Farina died in a motorcycle accident days after the book came out. His death, like Buddy Holly's and Jimmy Dean's, was instantly romanticized and remains so to this day, but it is difficult to become infatuated with the Farina mythology after reading Hajdu's account of his life and career. This is not to say that Hajdu is unsympathetic to Farina -- quite to the contrary, he finds much to like in him, not least that "he revelled in the act of living" -- but that the evidence Hajdu presents tends to convict him on his own. As Farina began to court Mimi Baez, her sister Joan saw him as "a glory-hungry bluebeard who had to be stopped before he hurt the whole Baez family." Though she later revised that view, there seems ample reason -- "Guess what?" he shouted to a friend. "I'm going to marry Joan Baez's sister!" -- to believe that Joan was the prize he had his eyes on, and that Mimi, who seems to have loved him absolutely, was yet another person to be used in the furtherance of his ambitions.
Obviously the most accomplished of the four people at the centre of Hajdu's tale is Dylan, and also the most enigmatic. Though Hajdu does write about the evolution of his music, his principal focus is on Dylan's relationship with Baez. It seems to have been a singular mixture of personal affection, sexual attraction, and mutual exploitation. Dylan was little known but passionately ambitious when, in 1961, Farina told him that Baez could be "your ticket, man," and added with transcendent cynicism: "All you need to do, man, is start screwing Joan Baez." Two years later the two appeared together at the Monterey Folk Festival in California, she invited him to visit her house nearby in the Carmel Highlands, and by that summer they were having an affair.
To what extent Dylan entered it in Farina’s spirit and to what extent genuine feelings and desires were involved presumably never will be known. Dylan didn't talk to Hajdu; and Baez, though she did, can speak only for her own emotions. There can be no doubt, though, that once they began appearing together in public, once she began singing his songs, once their romance became an item for folkie gossip and wish-projection, Dylan's career took off. Though one would like to think that Dylan's motives were decent as well as opportunistic, he certainly would not be the first person to use the casting couch for career advantage. He admitted as much when he told his biographer Robert Shelton, "I rode on Joan, man. You know? I'm not proud of it."

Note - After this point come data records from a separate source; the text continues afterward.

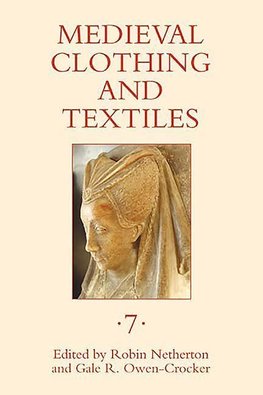 Medieval Clothing and Textiles, Volume 7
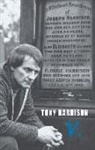 Tony Harrison - V.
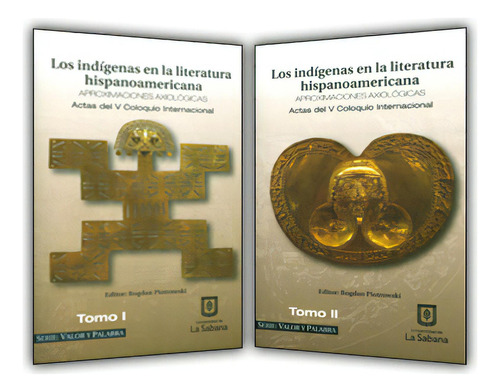 Los Indígenas En La Literatura Hispanoamericana: AproxiMac, De Bogdan Piotrowski. Serie 9581202836, Vol. 1. Editorial U. De La Sabana, Tapa Blanda, Edición 2011 En Español, 2011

All in all, not a pretty picture. Whether this orgy of backscratching, sabotaging and coattail-riding produced enough music and literature of merit to justify how it was created and promoted is no doubt in the ears of the listener and the eyes of the beholder. As one who can scarcely remember Farina’s novel, who cannot abide the sound of Joan Baez's voice (not to mention her infantile politics), and who regards Dylan as wildly overrated, I obviously have my own opinions. But that is not the point of this book, or at least does not seem so to me. Positively 4th Street is about the real world in which "art" often gets made, a world where cynicism and exploitation and self-dramatization are as commonplace as they are in the supposedly less exalted world that the rest of us inhabit. It is also a book about the self-delusion of the '60s counterculture, in which middle-class ambition and self-interest played at least as large a role as peace and love and flowers.